- **EXERCISE**
Reproduce exactly the span of lines that opens with the line containing "common name: mouse" and closes with the last line of the entries below.

- **DATA EXTRACT**
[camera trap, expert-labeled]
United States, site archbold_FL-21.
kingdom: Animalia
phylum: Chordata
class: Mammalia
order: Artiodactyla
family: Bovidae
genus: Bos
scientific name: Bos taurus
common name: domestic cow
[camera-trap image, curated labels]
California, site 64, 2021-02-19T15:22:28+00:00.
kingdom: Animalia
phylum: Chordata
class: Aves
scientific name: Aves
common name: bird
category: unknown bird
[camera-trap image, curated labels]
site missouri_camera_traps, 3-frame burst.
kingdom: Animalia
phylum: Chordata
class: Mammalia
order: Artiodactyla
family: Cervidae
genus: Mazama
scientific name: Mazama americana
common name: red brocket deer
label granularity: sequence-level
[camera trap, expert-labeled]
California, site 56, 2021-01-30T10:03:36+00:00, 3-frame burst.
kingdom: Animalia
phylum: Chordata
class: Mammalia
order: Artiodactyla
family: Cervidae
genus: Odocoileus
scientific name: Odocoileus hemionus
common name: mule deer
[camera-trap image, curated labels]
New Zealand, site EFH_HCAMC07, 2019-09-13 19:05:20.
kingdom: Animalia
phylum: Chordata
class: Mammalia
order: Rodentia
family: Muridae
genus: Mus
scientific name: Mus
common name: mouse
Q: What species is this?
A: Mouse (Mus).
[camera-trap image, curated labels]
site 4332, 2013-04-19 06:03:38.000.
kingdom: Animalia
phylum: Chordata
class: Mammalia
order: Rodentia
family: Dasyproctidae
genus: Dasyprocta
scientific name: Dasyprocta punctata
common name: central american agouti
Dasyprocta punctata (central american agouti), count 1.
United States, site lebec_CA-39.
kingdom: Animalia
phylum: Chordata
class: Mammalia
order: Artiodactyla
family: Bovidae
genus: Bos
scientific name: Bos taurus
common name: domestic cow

- **PROBLEM SOLUTION**
common name: mouse
Q: What species is this?
A: Mouse (Mus).
[camera-trap image, curated labels]
site 4332, 2013-04-19 06:03:38.000.
kingdom: Animalia
phylum: Chordata
class: Mammalia
order: Rodentia
family: Dasyproctidae
genus: Dasyprocta
scientific name: Dasyprocta punctata
common name: central american agouti
Dasyprocta punctata (central american agouti), count 1.
United States, site lebec_CA-39.
kingdom: Animalia
phylum: Chordata
class: Mammalia
order: Artiodactyla
family: Bovidae
genus: Bos
scientific name: Bos taurus
common name: domestic cow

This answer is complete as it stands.